_Directions for this task_: Which lines in the material below contain the word "United"? Copy each of them.

_Provided information_:
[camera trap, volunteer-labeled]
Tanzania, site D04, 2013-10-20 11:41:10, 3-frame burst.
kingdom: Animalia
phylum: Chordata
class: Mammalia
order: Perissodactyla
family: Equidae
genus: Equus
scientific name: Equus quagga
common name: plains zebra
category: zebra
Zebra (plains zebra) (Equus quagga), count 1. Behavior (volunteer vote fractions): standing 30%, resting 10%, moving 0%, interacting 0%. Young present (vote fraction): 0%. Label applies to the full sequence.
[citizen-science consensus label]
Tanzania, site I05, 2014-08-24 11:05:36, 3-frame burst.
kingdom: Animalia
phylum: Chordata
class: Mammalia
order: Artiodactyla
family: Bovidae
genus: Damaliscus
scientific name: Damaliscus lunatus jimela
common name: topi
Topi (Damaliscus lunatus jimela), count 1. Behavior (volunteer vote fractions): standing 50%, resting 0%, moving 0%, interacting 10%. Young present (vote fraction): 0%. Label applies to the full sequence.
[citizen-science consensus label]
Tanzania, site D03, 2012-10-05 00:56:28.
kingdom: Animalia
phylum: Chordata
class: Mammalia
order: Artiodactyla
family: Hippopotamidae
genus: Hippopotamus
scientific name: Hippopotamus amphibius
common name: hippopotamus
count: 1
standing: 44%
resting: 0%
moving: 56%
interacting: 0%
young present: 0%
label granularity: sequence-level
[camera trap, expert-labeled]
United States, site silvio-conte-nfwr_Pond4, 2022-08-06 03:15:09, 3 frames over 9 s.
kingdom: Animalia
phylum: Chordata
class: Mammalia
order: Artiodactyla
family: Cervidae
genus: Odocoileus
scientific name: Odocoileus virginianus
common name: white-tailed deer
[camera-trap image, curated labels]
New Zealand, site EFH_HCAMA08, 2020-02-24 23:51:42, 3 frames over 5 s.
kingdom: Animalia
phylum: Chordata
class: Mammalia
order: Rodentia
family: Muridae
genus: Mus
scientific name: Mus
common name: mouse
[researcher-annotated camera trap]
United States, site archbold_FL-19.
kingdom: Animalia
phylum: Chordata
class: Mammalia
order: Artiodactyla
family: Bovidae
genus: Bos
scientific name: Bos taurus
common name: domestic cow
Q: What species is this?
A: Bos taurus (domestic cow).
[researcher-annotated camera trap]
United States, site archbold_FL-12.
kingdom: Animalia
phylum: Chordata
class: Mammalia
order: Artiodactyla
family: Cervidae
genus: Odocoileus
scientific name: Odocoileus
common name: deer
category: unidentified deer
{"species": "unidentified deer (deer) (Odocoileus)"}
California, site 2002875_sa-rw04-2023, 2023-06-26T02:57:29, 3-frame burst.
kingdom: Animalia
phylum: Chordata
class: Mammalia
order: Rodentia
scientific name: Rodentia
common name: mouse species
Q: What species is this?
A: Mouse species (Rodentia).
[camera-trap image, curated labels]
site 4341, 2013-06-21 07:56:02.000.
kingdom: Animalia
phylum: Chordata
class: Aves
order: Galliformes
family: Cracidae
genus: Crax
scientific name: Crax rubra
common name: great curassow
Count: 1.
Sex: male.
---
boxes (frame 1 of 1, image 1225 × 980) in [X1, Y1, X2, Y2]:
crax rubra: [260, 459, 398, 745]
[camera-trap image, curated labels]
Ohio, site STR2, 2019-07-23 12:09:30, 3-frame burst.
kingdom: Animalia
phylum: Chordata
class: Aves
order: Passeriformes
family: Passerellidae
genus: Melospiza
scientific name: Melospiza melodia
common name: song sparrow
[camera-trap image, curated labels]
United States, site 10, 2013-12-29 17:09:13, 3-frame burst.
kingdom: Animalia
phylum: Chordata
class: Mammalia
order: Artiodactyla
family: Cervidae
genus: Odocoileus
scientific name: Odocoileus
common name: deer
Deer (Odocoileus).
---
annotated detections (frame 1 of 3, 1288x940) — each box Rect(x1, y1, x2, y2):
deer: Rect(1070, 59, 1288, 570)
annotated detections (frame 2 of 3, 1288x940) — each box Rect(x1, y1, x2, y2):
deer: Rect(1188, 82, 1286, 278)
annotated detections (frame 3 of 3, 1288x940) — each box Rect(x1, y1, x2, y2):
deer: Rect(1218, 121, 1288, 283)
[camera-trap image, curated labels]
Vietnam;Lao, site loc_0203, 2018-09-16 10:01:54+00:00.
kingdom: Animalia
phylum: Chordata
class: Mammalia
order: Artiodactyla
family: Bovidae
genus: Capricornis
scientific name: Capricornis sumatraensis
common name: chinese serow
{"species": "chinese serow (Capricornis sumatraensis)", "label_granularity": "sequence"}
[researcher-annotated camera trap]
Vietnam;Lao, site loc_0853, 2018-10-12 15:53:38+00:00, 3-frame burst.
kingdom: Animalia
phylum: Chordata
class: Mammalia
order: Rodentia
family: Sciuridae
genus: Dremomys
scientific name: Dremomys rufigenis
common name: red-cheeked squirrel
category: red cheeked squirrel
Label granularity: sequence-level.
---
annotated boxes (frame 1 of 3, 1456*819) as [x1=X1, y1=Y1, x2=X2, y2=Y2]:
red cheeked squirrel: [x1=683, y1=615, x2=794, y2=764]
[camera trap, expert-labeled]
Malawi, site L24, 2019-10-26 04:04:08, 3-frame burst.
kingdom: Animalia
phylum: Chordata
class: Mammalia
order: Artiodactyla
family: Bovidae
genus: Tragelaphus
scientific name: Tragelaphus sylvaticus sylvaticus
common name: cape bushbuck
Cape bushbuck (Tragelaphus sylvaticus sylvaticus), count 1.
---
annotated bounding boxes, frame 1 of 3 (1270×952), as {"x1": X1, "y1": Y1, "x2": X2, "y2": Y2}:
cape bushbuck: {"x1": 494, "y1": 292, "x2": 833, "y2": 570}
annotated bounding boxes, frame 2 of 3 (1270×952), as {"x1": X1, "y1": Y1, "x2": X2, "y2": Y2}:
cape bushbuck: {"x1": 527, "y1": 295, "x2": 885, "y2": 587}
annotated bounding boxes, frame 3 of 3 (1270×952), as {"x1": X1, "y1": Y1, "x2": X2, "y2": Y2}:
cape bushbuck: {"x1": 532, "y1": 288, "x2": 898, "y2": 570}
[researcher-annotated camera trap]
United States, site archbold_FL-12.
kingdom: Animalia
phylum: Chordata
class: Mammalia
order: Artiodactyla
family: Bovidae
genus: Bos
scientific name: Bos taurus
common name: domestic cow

_Task solution_:
United States, site silvio-conte-nfwr_Pond4, 2022-08-06 03:15:09, 3 frames over 9 s.
United States, site archbold_FL-19.
United States, site archbold_FL-12.
United States, site 10, 2013-12-29 17:09:13, 3-frame burst.
United States, site archbold_FL-12.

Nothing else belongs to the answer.